*** Excerpted records ***

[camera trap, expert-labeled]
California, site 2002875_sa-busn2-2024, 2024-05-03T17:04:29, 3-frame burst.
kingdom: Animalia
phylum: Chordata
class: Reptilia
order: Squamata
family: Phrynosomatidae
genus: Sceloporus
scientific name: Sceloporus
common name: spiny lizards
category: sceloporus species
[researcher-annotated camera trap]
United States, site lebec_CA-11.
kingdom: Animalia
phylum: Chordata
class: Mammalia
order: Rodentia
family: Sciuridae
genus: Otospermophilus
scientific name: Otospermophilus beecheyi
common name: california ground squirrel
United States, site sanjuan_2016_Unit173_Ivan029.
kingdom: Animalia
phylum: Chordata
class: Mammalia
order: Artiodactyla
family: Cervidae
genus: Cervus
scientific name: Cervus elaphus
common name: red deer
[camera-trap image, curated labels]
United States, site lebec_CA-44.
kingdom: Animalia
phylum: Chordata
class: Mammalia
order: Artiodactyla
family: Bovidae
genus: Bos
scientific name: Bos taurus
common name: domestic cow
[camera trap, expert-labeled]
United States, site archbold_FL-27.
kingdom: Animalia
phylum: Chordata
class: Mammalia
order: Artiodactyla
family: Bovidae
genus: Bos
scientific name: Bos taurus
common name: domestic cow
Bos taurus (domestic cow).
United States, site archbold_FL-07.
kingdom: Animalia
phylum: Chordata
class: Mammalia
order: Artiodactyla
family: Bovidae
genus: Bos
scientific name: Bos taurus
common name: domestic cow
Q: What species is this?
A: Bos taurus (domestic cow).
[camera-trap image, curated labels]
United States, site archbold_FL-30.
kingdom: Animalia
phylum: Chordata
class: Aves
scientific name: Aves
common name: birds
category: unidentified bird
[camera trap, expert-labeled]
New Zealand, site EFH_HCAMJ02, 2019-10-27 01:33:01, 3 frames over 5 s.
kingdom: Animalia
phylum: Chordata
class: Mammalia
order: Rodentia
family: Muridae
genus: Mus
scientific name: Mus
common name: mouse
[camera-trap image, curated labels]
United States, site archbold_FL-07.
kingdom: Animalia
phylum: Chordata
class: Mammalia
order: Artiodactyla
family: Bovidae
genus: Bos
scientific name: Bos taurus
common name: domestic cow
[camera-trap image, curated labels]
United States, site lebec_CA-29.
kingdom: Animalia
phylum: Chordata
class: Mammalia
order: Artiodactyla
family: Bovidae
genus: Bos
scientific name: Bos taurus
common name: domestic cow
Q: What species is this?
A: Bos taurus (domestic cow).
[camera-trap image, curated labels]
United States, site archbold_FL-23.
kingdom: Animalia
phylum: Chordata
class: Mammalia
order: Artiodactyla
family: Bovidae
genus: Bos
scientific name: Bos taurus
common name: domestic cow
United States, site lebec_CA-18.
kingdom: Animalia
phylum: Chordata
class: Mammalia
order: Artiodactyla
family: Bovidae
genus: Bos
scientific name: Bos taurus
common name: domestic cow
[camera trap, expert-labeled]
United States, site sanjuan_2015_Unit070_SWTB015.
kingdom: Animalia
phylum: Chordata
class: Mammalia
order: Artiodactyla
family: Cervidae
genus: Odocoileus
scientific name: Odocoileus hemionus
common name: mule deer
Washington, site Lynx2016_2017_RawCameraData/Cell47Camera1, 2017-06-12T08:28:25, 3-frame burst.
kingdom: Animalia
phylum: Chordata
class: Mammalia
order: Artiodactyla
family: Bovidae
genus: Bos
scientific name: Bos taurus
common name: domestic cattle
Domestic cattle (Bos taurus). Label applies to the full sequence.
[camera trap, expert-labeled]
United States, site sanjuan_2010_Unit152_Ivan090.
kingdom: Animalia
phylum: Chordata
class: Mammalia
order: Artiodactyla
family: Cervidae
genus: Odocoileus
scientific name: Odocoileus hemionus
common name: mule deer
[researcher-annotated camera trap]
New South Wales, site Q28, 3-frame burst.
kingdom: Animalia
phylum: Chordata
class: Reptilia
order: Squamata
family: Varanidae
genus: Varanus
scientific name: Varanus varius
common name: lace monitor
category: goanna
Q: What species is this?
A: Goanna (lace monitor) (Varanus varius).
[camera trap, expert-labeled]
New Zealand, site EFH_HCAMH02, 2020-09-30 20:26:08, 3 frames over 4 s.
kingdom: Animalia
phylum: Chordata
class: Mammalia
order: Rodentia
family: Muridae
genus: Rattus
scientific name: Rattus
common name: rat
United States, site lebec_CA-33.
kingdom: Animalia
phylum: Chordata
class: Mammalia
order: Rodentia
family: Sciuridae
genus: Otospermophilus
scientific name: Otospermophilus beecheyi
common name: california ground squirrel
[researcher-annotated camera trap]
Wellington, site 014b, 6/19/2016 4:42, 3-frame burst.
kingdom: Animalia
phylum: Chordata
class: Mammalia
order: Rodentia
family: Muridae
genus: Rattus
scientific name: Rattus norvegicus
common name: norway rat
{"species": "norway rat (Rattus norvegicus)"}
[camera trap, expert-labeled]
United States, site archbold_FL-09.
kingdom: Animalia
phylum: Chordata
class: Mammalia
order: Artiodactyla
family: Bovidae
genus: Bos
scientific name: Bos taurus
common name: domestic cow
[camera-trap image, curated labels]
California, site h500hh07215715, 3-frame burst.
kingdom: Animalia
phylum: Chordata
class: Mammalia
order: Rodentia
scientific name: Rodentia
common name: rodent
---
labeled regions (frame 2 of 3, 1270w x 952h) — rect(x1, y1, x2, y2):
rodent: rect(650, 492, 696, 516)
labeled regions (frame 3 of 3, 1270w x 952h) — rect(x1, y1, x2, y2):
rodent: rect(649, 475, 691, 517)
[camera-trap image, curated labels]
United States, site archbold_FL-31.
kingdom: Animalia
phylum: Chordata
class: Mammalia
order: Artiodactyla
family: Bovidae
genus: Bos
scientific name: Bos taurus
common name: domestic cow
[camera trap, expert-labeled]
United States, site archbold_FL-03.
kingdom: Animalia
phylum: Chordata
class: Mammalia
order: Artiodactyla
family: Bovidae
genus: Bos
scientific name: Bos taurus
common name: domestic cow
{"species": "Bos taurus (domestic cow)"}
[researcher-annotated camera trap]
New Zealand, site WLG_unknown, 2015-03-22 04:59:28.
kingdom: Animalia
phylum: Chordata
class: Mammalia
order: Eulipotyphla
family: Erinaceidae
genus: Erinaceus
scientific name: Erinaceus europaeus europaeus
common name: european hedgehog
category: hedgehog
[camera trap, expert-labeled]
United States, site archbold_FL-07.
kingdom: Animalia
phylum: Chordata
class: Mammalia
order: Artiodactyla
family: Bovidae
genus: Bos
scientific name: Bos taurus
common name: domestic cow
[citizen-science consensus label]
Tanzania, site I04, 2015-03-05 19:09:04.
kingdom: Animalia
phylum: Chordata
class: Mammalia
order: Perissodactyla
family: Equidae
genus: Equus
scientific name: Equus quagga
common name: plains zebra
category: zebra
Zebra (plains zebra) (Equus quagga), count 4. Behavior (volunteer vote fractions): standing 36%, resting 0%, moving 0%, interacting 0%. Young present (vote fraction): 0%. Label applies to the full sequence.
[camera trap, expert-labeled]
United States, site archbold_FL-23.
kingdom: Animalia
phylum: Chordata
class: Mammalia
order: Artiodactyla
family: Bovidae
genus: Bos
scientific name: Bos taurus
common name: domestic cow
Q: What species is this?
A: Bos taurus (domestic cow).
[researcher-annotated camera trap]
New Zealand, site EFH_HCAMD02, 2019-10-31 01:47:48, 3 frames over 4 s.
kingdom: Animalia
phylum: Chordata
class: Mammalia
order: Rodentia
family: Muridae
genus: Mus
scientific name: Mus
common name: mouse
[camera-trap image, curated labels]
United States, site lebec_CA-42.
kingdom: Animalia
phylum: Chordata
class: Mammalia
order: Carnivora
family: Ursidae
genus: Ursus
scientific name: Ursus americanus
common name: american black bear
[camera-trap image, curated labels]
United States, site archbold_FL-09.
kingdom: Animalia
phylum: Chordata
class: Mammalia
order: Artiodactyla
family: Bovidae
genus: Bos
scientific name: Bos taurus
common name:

*** End of Excerpted records ***

▶ _Your instructions_:
Each line of the records that contains the string "Rattus" must be copied.

▶ _Exercise result_:
genus: Rattus
scientific name: Rattus
genus: Rattus
scientific name: Rattus norvegicus
{"species": "norway rat (Rattus norvegicus)"}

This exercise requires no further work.